Nem Dengesinin Oluşturulması
Bir diğer önemli nokta ise yüzümüzün yaz aylarında yeterince nemli kalmasını sağlayabilmektir. Bunun en etkili yöntemi ise “PRP”adı verilen kök hücre tedavisi ya da mezoterapi uygulamalarıdır. Yaz boyunca, nemlendirici kremlerin en az 50 faktörlü güneşten koruyucu kremler ile birlikte kullanılması, bu tedavilerin etkinliğini arttıracaktır.
Antioksidanlar Ve Vitaminler
Antioksidanlar cildimizi hem korur hem de tamir mekanizmaları sayesinde onarıma katkıda bulunur. A,C ve E vitamininden zengin yiyecekler, selenyum ve koenzim q10 kırışıklıkları azaltır, güneş yanığı olma ve cilt kanseri oluşma ihtimalini azaltır.

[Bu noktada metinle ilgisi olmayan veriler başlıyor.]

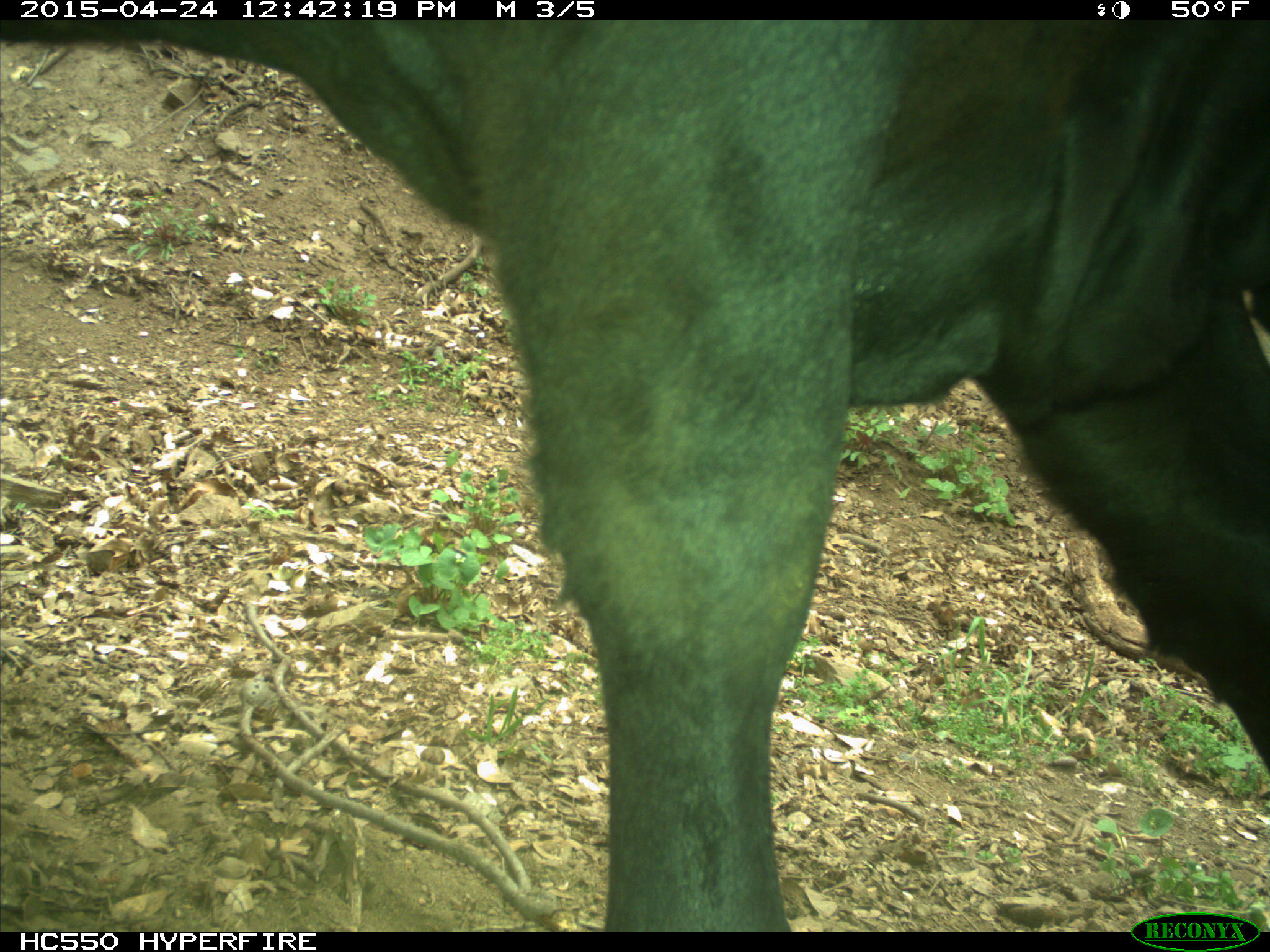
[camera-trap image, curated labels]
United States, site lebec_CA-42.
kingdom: Animalia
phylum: Chordata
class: Mammalia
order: Artiodactyla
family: Bovidae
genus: Bos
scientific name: Bos taurus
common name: domestic cow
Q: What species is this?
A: Bos taurus (domestic cow).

Peki, Geç Kalmışsak Ne Olacak?
Göz çevresi kırışıklıkları özellikle göz kapağında oluşmuş ise alt veya üst göz kapağı ameliyatları bu bölgelerin daha genç ve diri olmasını sağlayabilir. Kaşlar arasında oluşmuş olan derin çizgiler botoksun yanısıra dolgu uygulamaları ile giderilebilir.